Гражданин К. Маркс наделен слишком реальным умом и знанием отношений и событий, чтобы всерьез думать, что именно Россия вынудила Австрию прибегнуть к суровейшим репрессивным средствам, чтобы защитить остатки своего владычества в Италии - в части жестокого деспотизма Австрия никогда не нуждалась ни в чьих уроках; что именно Россия предприняла мексиканскую кампанию, или внушила своей подруге Пруссии планы ее будущих завоеваний. Почему же в своем замечательном манифесте он говорил об одной только России?
Понятно, что в 1863 году, в самый разгар польского восстания, когда эта благородная нация, покинутая и преданная всей цивилизованной Европой, лишенная каких-либо военных ресурсов, почти без оружия, черпая средства своей защиты лишь в отчаянии, боролась с безнадежным мужеством против громадной русской армии с одной стороны, в то время как с другой она оказалась зажатой, задушенной очевидной и угрожающей враждебностью Пруссии; понятно, что в тот самый момент, когда развивались кровавые перипетии этой неравной героической борьбы, ужасные сцены этой плачевной трагедии, пролетариат Запада, единственный в цивилизованных странах Европы сохранивший среди общего уныния чувство гуманизма и справедливости, собравшись на торжественную встречу, чтобы выразить не лицемерные, но свои искренне братские симпатии народу Польши, и на минуту абстрагировавшись от несправедливости и преступлений, совершаемых в то же самое время другими правительствами в других странах, сконцентрировал все свое возмущение против диких русских репрессий, ужасы которых, увы, с тех пор были далеко превзойдены теми, что немцы только что совершили во Франции. Но разве этот протест не был бы еще внушительнее и справедливее, заклейми он одновременно гнусное и варварское поведение Пруссии, которая не побоялась опозорить себя, открыто став советчиком и весьма заинтересованным сообщником всех преступлений, совершенных русскими властями, которым она поспешила поставить сотни затребованных и даже не затребованных жертв?
Именно начиная с этой эпохи поляки дали ей столь заслуженное прозвище помощника палача или поставщика для московских виселиц.
Понятно, что в манифесте, опубликованном от имени большого сообщества, по крайней мере, видимо порожденного этим стихийным протестом пролетариата самых передовых стран Европы против русского варварства, чувства, которые он побудил, нашли свое место и звучали как эхо лондонской встречи.
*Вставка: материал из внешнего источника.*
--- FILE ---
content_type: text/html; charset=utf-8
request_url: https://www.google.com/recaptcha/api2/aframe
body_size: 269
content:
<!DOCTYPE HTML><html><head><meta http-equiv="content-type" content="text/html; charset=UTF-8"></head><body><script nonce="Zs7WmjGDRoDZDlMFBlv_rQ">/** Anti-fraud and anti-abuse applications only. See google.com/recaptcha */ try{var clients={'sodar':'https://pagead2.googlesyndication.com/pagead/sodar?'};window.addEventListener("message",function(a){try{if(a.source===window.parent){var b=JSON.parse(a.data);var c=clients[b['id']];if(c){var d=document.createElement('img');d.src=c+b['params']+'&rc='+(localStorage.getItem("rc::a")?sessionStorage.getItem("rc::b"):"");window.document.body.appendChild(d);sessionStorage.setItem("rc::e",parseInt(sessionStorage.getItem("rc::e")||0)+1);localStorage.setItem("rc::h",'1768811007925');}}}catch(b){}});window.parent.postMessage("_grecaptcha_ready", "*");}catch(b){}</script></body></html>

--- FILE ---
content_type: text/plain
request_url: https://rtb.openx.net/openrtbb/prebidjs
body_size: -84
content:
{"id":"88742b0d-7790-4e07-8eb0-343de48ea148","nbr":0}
Но от этого манифеста, объявляющего миру принципы Интернационала и говорящего от имени человечества, от имени человеческой морали и справедливости, можно было бы ожидать большего, чем сентиментальной вспышки, скорее широкой и философской оценки, соответствующей самим этим принципам.
Итак, я, не колеблясь, говорю, что редактор манифеста, гражданин К. Маркс, оказался в этом пункте, но только в этом пункте, гораздо ниже той миссии, что он на себя или, скорее, на него возложили. Вместо того, чтобы искать секрет насилия и всех жестокостей, которые приносят горе человечеству, в самом принципе государства, то есть господства и эксплуатации как таковых; вместо того, чтобы заметить, в полном соответствии как с прошлой, так и нынешней правдой истории, что то, что Россия, варварская империя, осмеливается делать цинично, все другие великие, так называемые цивилизованные государства Европы совершают лицемерно, он нашел более удобным и также, несомненно, более выгодным с точки зрения собственно немецкого патриотизма, возложить на Россию вину за все социальные и политические преступления, совершаемые в Европе.